• _TEXTO EXTRAÍDO_:
★ ★ ★ ★ ★

Teodoro, por Laureano Márquez

Teodoro, por Laureano Márquez

No voy a escribir una nota fúnebre ni triste. Creo que él habría dicho: “¡Déjate de pendejadas, chico!”. Teodoro tenía gran sentido del humor, a pesar de que daba la impresión de estar siempre bravo. Es más, creo que él estaba muy claro en relación con la fuerza extraordinaria que tiene el humorismo. Recuerdo que, cuando fundó TalCual, me llamó para ver si yo quería escribir en el nuevo periódico. Lo sentí como un altísimo honor.

Yo dejé el diario El Mundo, donde cobraba, para irme a trabajar de gratis con Teodoro. Esas cosas despertaba él. Cuando llevaba meses escribiendo, me llamaron del periódico para sacarme una foto que serviría para transformarla en el dibujo de cada columnista. Ese día me dijo: “¡Mira, chico, tengo ganas de poner un artículo tuyo de editorial un viernes de estos!”. Al poco tiempo tuve la responsabilidad de escribir los editoriales de TalCual, no uno, sino todos los días viernes. Debo decir que esa confianza de Teodoro en mí fue un estímulo que me comprometió y que hizo que escribiera con más responsabilidad y criterio, aunque a veces con menos humor, cosa que él me recriminaba a menudo: “¡Tas muy serio, chico!”. Esa distinción al humorismo para cumplir un rol editorial en un periódico que es esencialmente de opinión fue una apuesta de avanzada y riesgosa de su parte.





Por un editorial mío, a instancias de Chávez, se le abrió un proceso judicial al periódico en la ciudad de Barquisimeto. Yo estaba abrumado por las consecuencias de aquello y por mi responsabilidad en el asunto. Teodoro parecía disfrutar de ese nuevo combate judicial en los tribunales de Lara con la emoción de un niño que va a un juego de béisbol. Varias veces fuimos a Barquisimeto durante el desarrollo del proceso. Tengo el honor de decir que la única vez que me senté en el banquillo de los acusados fue junto a Teodoro. Recuerdo que, haciendo yo mofa de su mal carácter (una injusta fama que le acarreó su cara de ogro), comentaba el trágico destino que avizoraba para mí: ¡compartir celda con Teodoro!, él abriendo túneles y yo claustrofóbico.

Fue siempre un luchador en contra de las injusticias, en sus años juveniles no de la mejor manera. La izquierda venezolana, efectivamente, cometió el error de pensar —por el impacto que en el continente produjo la experiencia cubana— que el poder podía conquistarse por las armas. Sin duda fue un error y fracasó, a Dios gracias. Este es el expediente que siempre usarán quienes quieran denigrarlo ahora y en el futuro, sin que importe mucho el haber tenido la valentía —escasa en nuestro país— no solo de reconocer el error, sino de hacer todo lo que hubiera estado a su alcance por enmendarlo, convirtiéndose en abanderado de la lucha pacífica y democrática. Fue pionero mundial de un socialismo comprometido con la democracia y la libertad, con todo lo que eso significaba para una izquierda latinoamericana subsidiaria del totalitarismo ruso y cubano.

★ ★ ★ ★ ★

• _EXTRACTOS DE DATOS_:
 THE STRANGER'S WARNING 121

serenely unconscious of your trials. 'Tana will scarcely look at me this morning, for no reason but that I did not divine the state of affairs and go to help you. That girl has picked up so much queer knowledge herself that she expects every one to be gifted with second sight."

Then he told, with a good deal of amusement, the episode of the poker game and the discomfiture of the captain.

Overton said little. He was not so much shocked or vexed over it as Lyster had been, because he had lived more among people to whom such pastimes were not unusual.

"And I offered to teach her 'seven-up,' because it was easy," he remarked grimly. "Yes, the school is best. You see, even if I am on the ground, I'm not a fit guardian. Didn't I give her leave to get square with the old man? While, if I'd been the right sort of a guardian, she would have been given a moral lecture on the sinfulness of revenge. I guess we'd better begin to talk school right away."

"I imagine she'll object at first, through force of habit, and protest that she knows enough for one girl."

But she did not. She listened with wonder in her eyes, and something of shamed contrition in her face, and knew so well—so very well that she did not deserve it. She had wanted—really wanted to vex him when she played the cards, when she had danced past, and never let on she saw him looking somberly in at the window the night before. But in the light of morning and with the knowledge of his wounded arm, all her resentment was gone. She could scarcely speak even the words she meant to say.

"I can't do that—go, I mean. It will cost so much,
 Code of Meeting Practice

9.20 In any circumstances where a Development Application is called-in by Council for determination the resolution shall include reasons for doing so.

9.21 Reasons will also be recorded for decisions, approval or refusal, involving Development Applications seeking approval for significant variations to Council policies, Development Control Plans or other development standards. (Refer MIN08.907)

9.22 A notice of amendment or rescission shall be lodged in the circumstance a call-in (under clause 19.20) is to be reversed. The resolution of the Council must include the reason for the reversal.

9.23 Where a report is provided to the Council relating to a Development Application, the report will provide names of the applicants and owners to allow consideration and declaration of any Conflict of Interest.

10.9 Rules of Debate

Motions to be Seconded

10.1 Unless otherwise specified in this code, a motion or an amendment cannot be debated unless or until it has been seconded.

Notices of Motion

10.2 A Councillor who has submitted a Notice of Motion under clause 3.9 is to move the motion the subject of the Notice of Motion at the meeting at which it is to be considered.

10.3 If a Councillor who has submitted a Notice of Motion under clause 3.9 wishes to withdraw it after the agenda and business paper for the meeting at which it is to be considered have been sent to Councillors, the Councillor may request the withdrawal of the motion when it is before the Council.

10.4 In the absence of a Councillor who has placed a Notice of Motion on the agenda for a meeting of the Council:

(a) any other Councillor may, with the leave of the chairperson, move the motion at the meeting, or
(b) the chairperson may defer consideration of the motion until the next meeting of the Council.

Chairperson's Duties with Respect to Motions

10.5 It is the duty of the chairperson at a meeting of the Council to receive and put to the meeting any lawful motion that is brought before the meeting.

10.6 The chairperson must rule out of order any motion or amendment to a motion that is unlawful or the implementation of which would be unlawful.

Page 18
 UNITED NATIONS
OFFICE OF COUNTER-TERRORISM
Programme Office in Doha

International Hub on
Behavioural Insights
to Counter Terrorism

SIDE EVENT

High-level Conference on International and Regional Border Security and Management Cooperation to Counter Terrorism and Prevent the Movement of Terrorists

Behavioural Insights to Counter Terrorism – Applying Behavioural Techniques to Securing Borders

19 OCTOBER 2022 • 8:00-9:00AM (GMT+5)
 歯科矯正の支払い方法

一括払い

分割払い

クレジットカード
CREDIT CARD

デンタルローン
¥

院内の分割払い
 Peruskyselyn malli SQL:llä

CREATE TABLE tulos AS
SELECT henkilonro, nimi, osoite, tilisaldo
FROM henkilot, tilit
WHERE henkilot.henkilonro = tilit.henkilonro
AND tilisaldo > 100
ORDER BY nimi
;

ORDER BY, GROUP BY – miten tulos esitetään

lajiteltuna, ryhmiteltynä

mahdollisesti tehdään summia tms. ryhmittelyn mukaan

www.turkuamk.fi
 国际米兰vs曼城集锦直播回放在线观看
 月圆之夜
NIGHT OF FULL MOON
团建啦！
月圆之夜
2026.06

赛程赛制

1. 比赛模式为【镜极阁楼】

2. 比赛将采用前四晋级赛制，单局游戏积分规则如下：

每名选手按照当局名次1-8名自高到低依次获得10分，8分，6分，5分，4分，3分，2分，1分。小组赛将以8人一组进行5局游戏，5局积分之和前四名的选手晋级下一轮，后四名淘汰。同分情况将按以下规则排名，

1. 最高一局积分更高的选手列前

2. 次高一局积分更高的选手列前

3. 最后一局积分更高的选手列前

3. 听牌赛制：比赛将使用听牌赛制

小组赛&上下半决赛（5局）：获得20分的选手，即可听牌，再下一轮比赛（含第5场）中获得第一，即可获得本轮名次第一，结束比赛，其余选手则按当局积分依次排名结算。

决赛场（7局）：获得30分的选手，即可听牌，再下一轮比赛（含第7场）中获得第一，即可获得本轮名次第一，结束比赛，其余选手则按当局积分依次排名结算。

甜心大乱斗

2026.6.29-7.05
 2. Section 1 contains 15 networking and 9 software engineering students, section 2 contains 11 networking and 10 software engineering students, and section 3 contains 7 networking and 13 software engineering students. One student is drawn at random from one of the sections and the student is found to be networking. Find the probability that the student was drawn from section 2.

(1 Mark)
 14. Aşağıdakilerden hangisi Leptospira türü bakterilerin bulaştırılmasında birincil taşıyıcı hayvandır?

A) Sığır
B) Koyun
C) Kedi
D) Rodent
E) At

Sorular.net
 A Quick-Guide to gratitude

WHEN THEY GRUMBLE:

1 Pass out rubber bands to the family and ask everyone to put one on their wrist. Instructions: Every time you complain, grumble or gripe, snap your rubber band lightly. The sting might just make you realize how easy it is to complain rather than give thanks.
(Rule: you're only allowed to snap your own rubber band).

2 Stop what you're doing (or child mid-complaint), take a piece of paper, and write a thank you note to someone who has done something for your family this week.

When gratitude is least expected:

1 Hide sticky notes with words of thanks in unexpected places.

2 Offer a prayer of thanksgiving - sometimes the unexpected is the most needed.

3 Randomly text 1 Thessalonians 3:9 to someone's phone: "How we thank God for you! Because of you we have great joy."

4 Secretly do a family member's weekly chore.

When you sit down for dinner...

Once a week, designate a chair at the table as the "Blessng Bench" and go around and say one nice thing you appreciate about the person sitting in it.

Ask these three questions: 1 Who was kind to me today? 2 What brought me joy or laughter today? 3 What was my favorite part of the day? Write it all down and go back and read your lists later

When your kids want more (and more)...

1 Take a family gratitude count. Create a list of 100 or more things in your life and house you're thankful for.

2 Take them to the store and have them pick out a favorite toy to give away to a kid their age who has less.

★ ★ ★ ★ ★

• _QUÉ TRABAJAR_:
(A) Cambia "luchador" por "combatiente" y reproduce el texto sobre Teodoro desde "Fue siempre un" hasta "ruso y cubano.", ambos incluidos.
(B) Enumera todas las frases que el texto sobre Teodoro pone entre comillas.
Los registros no tienen ningún papel aquí.

• _LISTA DE SOLUCIONES_:
(A)
Fue siempre un combatiente en contra de las injusticias, en sus años juveniles no de la mejor manera. La izquierda venezolana, efectivamente, cometió el error de pensar —por el impacto que en el continente produjo la experiencia cubana— que el poder podía conquistarse por las armas. Sin duda fue un error y fracasó, a Dios gracias. Este es el expediente que siempre usarán quienes quieran denigrarlo ahora y en el futuro, sin que importe mucho el haber tenido la valentía —escasa en nuestro país— no solo de reconocer el error, sino de hacer todo lo que hubiera estado a su alcance por enmendarlo, convirtiéndose en abanderado de la lucha pacífica y democrática. Fue pionero mundial de un socialismo comprometido con la democracia y la libertad, con todo lo que eso significaba para una izquierda latinoamericana subsidiaria del totalitarismo ruso y cubano.

(B)
- ¡Déjate de pendejadas, chico!
- ¡Mira, chico, tengo ganas de poner un artículo tuyo de editorial un viernes de estos!
- ¡Tas muy serio, chico!